«Ist das deine Frau oder Harry?», fragt Gerd neugierig, als er auf das Display schaut.
«Das is’ Harry. Meine Frau ist CHEF 1», antwortet Otto grinsend.
«Dörte, mach mal die Tür zu. Wir müssen telefonieren», ruft Gerd salopp durch die Tür zu ihr hinaus.
«Unser Flieger geht gleich, Gerhard», erwidert Dörte, während ihre Gesichtshaut bereits wieder einen rötlichen Schimmer annimmt und sie nervös und zornig auf ihre schmale Armbanduhr blickt.
«Die zwei Minuten wird der Flieger noch auf uns warten können», antwortet Gerd mit spitzbübischem Gesichtsausdruck, aber auch bestimmendem Unterton in der Stimme.
Wortlos fliegt die Tür mit einem lauten Knall ins Schloss, kurz bevor Dörte mit stechenden Schritten zu den Gepäckwagen marschiert, vor denen sie stehen bleibt, und beginnt in ihrer Handtasche nach einem Geldstück zu kramen, um einen Gepäckwagen auszulösen.
«Das kann dauern. Willst du nicht langsam mal abnehmen? Nicht, dass er noch auflegt», beginnt Gerd hektisch zu drängen. Ohne eine Antwort abzuwarten, drückt Gerd auf den grünen Hörer auf dem Display und lehnt sich wieder in seinem Sitz zurück.
«Moin Otto. Harry hier. Hast du den alten Mann am Flughafen abgegeben?», begrüßt die vertraute Stimme durch die versteckten Lautsprecher des Radios.
«Der alte Mann hört zu, du Sack», erwidert Gerd, bevor Otto auch nur Luft zum Antworten holen kann.
«Gerd, mein Lieber. Drängt es dich etwa gar nicht?»
«Hör bloß auf. Ich weiß gar nicht was ich da soll. Aber da muss ich jetzt durch.
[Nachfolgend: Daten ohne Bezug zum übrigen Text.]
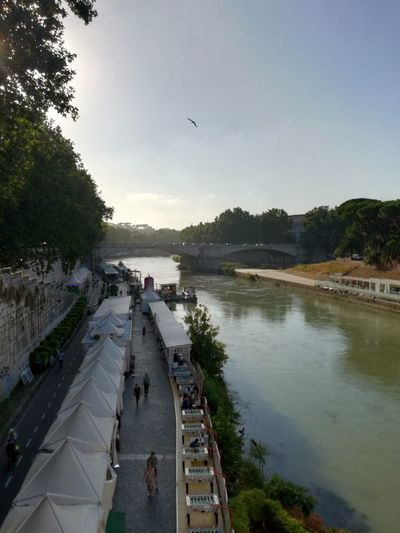Trastevere Sky Day Rome Italy Italia Europe Huaweiphotography Huawei P9 Lite Outdoors Green River Collection Riverscape River View Riverside Fiume Tevere River Fiume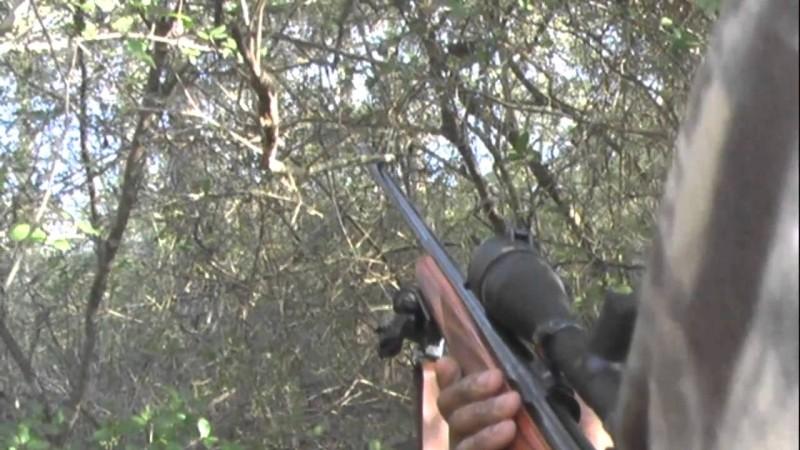 Hunting Dog, Family Dog - WAARHEID RHODESIAN RIDGEBACKS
Oder brauchst du mal wieder die Hilfe eines Pensionärs? Alleine kriegt ihr es ansonsten ja nicht gebacken», antwortet Gerd grinsend, während er sich langsam nach vorne lehnt und mit offenem Mund und breitem Lächeln auf eine Antwort wartet.
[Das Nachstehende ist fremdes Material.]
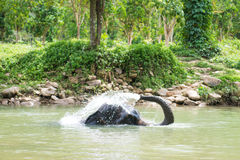 Cute elephant is playing water in canal Royalty Free Stock Photography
«Passenderweise habe ich heute einen Hinweis erhalten. Cemal Sarikaya erwartet einen Laster mit Kokain aus Spanien, versteckt in Katzenstreupackungen. Otto, ich schicke dir gleich das Kennzeichen. Kümmer dich bitte darum, sobald du wieder im Büro bist. Den lassen wir uns nicht durch die Lappen gehen», berichtet Harry Goldutt.
«Und wo ist der Laster jetzt?», fragt Otto, der Gerd mit seiner Frage zuvorkommt, dem offenbar dieselben Worte auf den Lippen brennen. Neugierig lehnt sich Gerd dem Radio noch mehr entgegen, als würde Harry Goldutt hinter dem Display sitzen, während sich Otto einmal nervös über die Lippen leckt und sich im Anschluss mit der Hand über den Mund wischt.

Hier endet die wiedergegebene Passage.